═════ DATA SHOWN ═════

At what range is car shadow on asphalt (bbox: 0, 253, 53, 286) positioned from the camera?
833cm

═════
═════ DATA SHOWN ═════

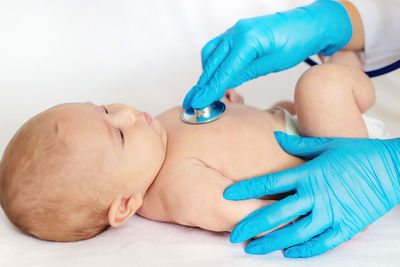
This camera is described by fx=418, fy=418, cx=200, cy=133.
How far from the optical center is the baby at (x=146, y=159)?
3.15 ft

═════

GOAL OF THE EXERCISE: Copy every line above that contains the word "camera". Case counts, so only count a match when the capitalization is the same.

FINISHED TASK:
At what range is car shadow on asphalt (bbox: 0, 253, 53, 286) positioned from the camera?
This camera is described by fx=418, fy=418, cx=200, cy=133.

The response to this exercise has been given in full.